DON'T ARGUE WITH
the interviews - band members
WAIT FOR ME!
robert williams pants out
early 1997 [PRIVATE SOURCE]
by scott mcfarland
is early months 1997 written interview ROBERT WILLIAMS
'wait for me' was his beefheart pseudonym.
the piece originally appeared without title at a now defunct website
THIS is PART 1 - part 2
where this interview came from: in november of 1996 i heard that the great robert williams was playing on a new release by zoogz rift. i sent zoogz an e-mail curious as to whether robert might be interested in doing an interview regarding his time in the magic band (from 1977 through early 1981, i believe, and including the two masterpiece albums 'shiny beast (bat chain puller)' and 'doc at the radar station'). i sent robert the twenty-six questions which follow, and received back a five page written response from him, which i could then put out onto the net [where he had a website - teejo].
robert's always been a musical hero of mine; his playing on those two aforementioned elpees is so detailed and 'inside' of the music as to be truly an awe-inspiring feat, in my humble opinion. i look forward to the future projects which robert mentions herein, and thank him for taking the time to do this.
were there any particular drummers who influenced your playing style when you were younger, or since then?

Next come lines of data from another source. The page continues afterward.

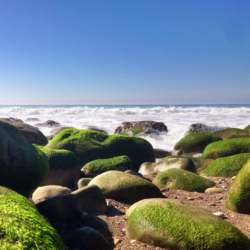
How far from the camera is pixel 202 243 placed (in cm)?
231

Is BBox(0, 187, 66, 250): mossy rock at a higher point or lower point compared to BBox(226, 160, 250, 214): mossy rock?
higher

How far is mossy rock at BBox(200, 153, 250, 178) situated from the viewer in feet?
16.8

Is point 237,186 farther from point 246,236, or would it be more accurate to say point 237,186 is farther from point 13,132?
point 13,132

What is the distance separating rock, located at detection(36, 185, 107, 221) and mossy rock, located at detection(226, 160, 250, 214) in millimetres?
1806

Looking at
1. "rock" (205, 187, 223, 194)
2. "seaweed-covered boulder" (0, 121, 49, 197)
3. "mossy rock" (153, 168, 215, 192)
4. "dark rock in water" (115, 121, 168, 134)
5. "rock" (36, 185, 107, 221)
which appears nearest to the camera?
"rock" (36, 185, 107, 221)

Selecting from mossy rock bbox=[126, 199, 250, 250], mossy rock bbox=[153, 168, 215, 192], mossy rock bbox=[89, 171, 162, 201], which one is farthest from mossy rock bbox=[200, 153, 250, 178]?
mossy rock bbox=[126, 199, 250, 250]

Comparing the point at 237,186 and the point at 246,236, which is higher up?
the point at 237,186

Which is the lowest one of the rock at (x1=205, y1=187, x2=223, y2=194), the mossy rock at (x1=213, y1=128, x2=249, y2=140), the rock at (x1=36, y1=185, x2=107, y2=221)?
the rock at (x1=205, y1=187, x2=223, y2=194)

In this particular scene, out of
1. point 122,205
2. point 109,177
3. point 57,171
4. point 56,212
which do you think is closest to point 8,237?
point 56,212

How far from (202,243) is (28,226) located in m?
1.70

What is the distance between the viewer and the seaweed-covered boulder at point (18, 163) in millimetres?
2975

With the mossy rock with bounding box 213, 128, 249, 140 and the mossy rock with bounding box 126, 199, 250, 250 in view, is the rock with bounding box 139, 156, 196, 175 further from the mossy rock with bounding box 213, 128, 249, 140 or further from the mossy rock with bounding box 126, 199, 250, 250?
the mossy rock with bounding box 213, 128, 249, 140

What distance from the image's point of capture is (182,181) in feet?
14.6

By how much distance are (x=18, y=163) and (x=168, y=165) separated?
3739 millimetres
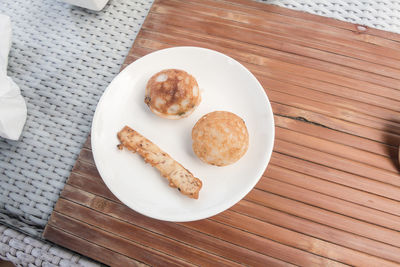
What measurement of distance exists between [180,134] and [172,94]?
102 millimetres

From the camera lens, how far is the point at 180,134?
0.67 metres

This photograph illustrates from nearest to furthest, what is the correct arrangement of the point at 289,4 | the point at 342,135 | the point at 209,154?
the point at 209,154
the point at 342,135
the point at 289,4

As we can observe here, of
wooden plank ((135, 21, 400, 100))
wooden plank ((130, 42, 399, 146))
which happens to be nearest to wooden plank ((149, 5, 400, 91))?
wooden plank ((135, 21, 400, 100))

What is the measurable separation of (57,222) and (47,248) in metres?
0.06

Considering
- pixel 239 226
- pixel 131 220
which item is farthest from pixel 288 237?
pixel 131 220

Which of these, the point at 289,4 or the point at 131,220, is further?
the point at 289,4

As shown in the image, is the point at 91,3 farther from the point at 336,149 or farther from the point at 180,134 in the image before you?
the point at 336,149

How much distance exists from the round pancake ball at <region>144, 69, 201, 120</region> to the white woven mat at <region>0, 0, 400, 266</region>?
28cm

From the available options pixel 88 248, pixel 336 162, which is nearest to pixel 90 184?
pixel 88 248

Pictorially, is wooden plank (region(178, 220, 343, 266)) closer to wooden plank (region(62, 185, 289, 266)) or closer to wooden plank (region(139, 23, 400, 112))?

there were no particular drummers that influenced my playing style. on the other hand i would have to say that every drummer i've ever heard has had an influence on my playing, mostly on what nót to play. i never sat down behind a drum kit and tried to learn any fills or patterns with exception of a cream or hendrix song when i was a little kid. most influences come subliminally and manage to surface from time to time when i'm playing on my own.
the way i like to approach a song is to play it differently and still have it groove. artie tripp [ed marimba] was good at that. occasionally i'm required to learn a song from a record with another drummer playing on it. such was the case when having to learn parts off 'clear spot', 'safe as milk'... etc. for the tours. that can have an influence just from playing them every night.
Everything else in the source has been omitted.